Query Command (AST Patterns)

probe query <PATTERN> [PATH] [OPTIONS]

Examples:

# Find all async functions in Rust
probe query "async fn $NAME($$$)" --language rust

# Find React components
probe query "function $NAME($$$) { return <$$$> }" --language javascript

# Find Python classes with specific method
probe query "class $CLASS: def __init__($$$)" --language python

Node.js SDK

Use Probe programmatically in your applications.

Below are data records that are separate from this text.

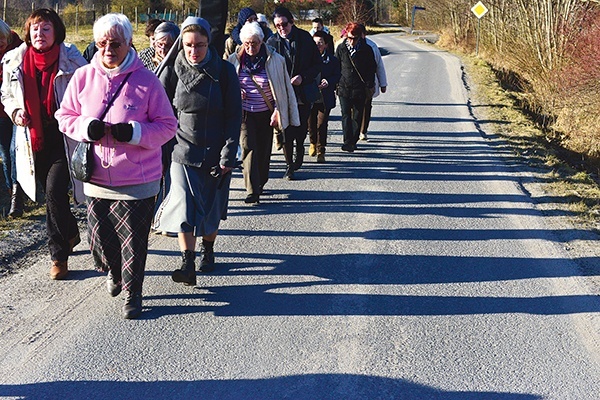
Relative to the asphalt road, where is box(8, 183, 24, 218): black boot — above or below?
above

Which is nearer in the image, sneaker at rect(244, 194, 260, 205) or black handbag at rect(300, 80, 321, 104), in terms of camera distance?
sneaker at rect(244, 194, 260, 205)

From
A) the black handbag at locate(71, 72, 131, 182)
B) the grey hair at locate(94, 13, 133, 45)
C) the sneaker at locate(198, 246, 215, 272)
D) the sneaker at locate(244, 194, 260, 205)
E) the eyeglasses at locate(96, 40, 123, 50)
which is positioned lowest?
the sneaker at locate(198, 246, 215, 272)

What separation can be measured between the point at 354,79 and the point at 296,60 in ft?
7.61

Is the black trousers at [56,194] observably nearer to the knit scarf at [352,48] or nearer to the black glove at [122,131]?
the black glove at [122,131]

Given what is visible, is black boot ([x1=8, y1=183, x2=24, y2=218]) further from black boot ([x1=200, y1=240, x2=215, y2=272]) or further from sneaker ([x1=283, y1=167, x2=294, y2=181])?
sneaker ([x1=283, y1=167, x2=294, y2=181])

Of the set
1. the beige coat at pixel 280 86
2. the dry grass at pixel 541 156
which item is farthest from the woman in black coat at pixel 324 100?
the dry grass at pixel 541 156

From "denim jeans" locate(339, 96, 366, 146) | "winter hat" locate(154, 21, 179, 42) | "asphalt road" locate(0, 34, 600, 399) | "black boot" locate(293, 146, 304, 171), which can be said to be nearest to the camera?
"asphalt road" locate(0, 34, 600, 399)

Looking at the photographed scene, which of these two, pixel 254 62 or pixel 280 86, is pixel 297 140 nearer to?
pixel 280 86

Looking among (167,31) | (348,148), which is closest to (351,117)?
(348,148)

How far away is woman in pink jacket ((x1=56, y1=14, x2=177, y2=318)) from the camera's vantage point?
15.6ft

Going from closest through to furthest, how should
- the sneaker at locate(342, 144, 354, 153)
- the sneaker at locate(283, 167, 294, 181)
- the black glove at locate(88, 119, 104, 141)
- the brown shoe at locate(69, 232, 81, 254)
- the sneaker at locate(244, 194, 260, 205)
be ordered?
the black glove at locate(88, 119, 104, 141) → the brown shoe at locate(69, 232, 81, 254) → the sneaker at locate(244, 194, 260, 205) → the sneaker at locate(283, 167, 294, 181) → the sneaker at locate(342, 144, 354, 153)

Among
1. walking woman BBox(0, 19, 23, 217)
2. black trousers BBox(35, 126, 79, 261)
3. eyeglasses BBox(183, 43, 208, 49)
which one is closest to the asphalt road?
black trousers BBox(35, 126, 79, 261)

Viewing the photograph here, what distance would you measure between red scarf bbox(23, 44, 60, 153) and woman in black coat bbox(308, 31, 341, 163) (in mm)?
5192

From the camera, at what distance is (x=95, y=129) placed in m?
4.67
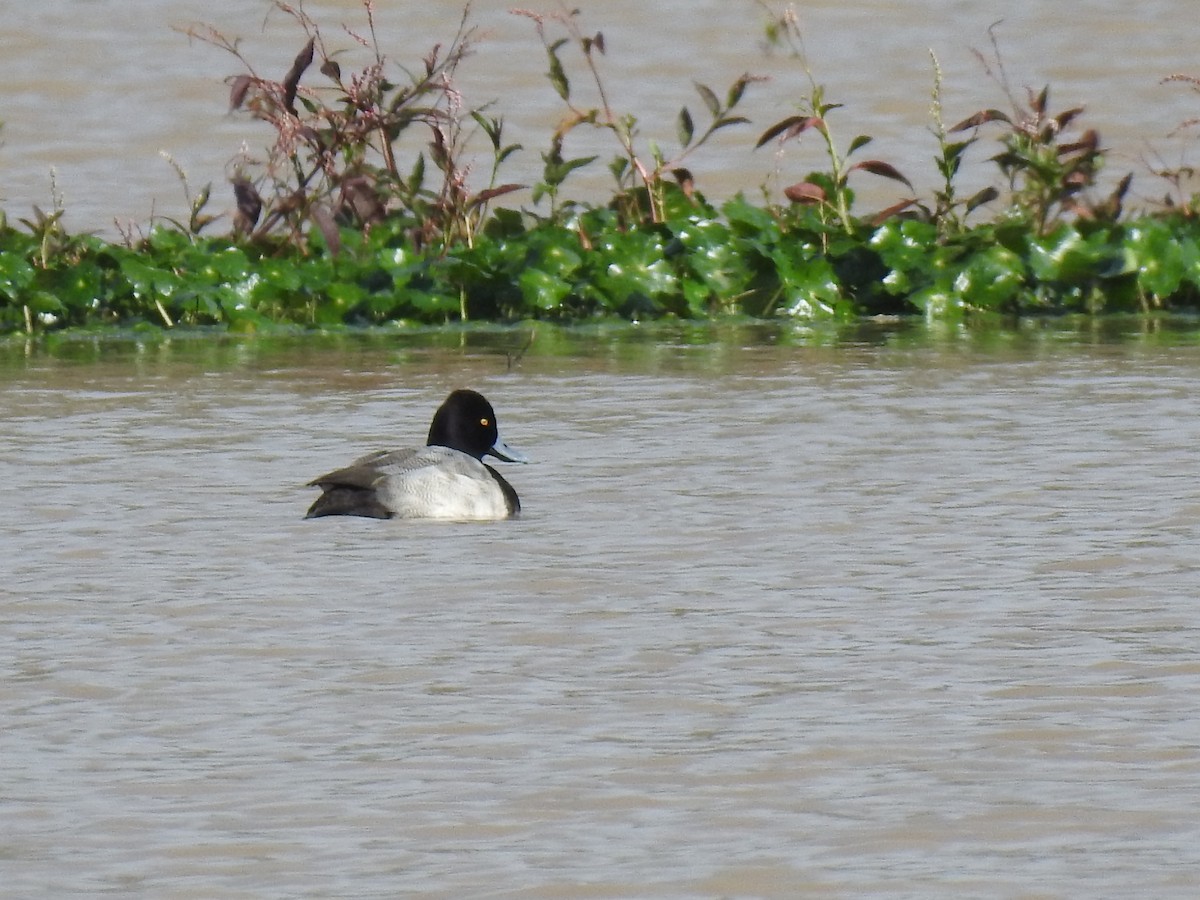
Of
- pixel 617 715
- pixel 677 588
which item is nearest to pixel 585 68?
pixel 677 588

import { ProbeAgent } from '@probelabs/probe/agent';

// Create agent
const agent = new ProbeAgent({
  path: './src',
  provider: 'anthropic'
});

await agent.initialize();

// Ask questions
const response = await agent.answer('How does authentication work?');
console.log(response);

// Get token usage
console.log(agent.getTokenUsage());

Direct functions:

import { search, extract, query } from '@probelabs/probe';

// Semantic search
const results = await search({
  query: 'authentication',
  path: './src',
  maxTokens: 10000
});

// Extract code
const code = await extract({
  files: ['src/auth.ts:42'],
  format: 'markdown'
});

// AST pattern query
const matches = await query({
  pattern: 'async function $NAME($$$)',
  path: './src',
  language: 'typescript'
});

Vercel AI SDK integration:

import { tools } from '@probelabs/probe';

const { searchTool, queryTool, extractTool } = tools;

// Use with Vercel AI SDK
const result = await generateText({
  model: anthropic('claude-sonnet-4-6'),
  tools: {
    search: searchTool({ defaultPath: './src' }),
    query: queryTool({ defaultPath: './src' }),
    extract: extractTool({ defaultPath: './src' })
  },
  prompt: 'Find authentication code'
});

LLM Script

Probe Agent can use the execute_plan tool to run deterministic, multi-step code analysis tasks. LLM Script is a sandboxed JavaScript DSL where the AI generates executable plans combining search, extraction, and LLM reasoning in a single pipeline.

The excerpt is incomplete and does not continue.